© 2021 Strange Loop
Deep reinforcement learning has proven useful in training agents that learn useful tasks through trial and error. Can we use these techniques in the infosec space to create an autonomous pentesting agent? Previously successful agents have been built mostly in the context of games like Go or DOTA that can be sped up to make the techniques practical with the massive training data size requirements that come with deep RL, and can be naturally broken down into state and action spaces. Penetration testing does not have an obvious discrete state or action space and resetting an environment built out of virtual machines for every training episode would be too slow to be practical.

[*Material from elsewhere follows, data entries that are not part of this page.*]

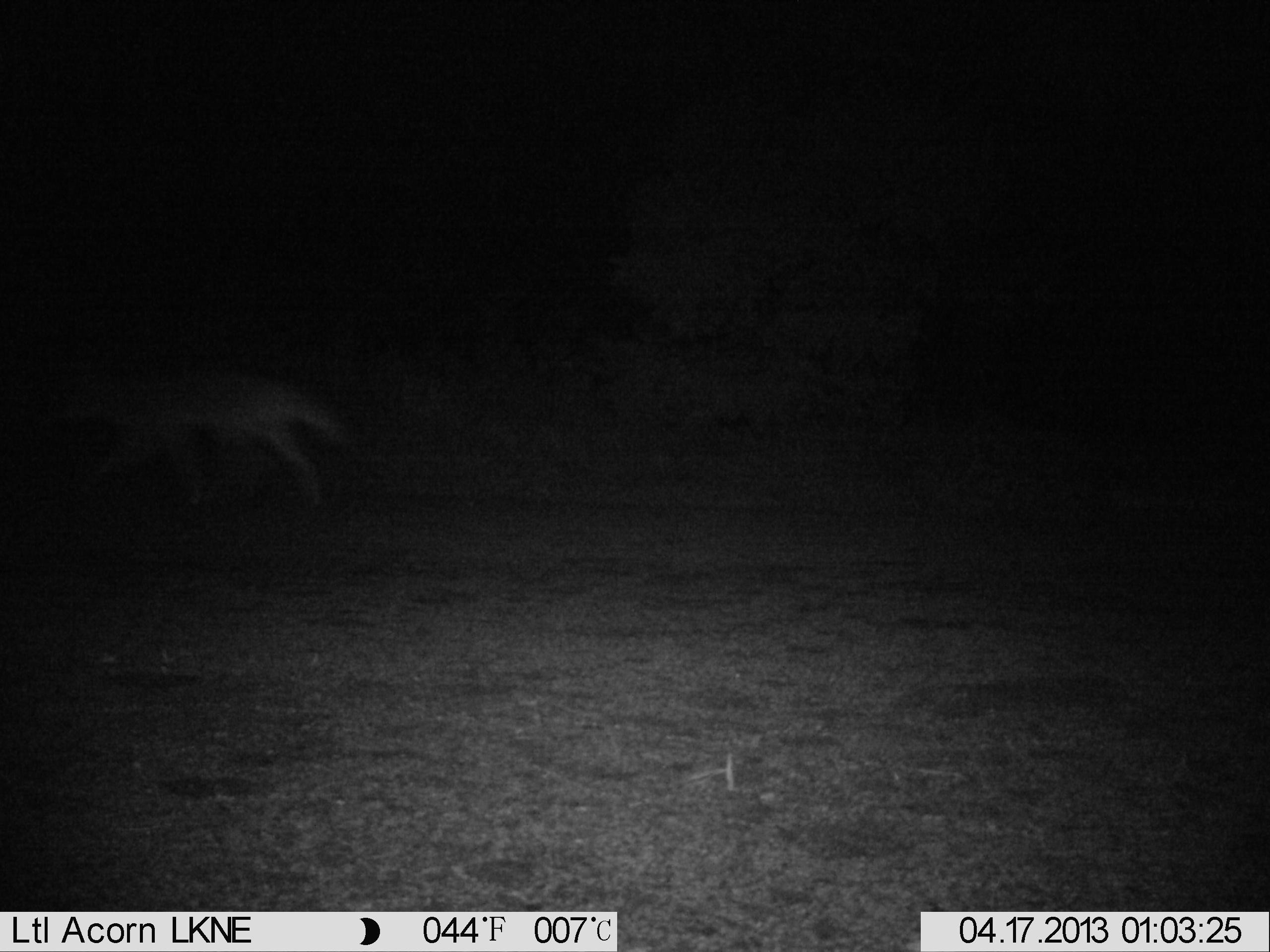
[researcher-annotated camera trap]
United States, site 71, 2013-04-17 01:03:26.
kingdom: Animalia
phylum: Chordata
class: Mammalia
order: Carnivora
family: Canidae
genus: Canis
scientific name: Canis latrans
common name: coyote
Coyote (Canis latrans).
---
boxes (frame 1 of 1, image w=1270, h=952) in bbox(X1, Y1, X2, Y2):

To solve these problems, we use the popular Metasploit penetration testing framework to break out a space of possible actions and state. Then, we simulate vulnerable networks using partially observed Markov decision processes to allow the agent to rapidly acquire training data. Finally, we remove the agent from the simulation in order to test that the behaviors learned in simulation can be used to pilot Metasploit to compromise a real-life vulnerable host.
Shane is a St. Louis based machine learning engineer who used to be a penetration tester and is primarily interested in the intersection of machine learning and information security. Currently Shane is the Director of Artificial Intelligence at UniGroup, where he uses deep learning to create computer vision solutions for the moving industry. He has potentially read too many William Gibson novels.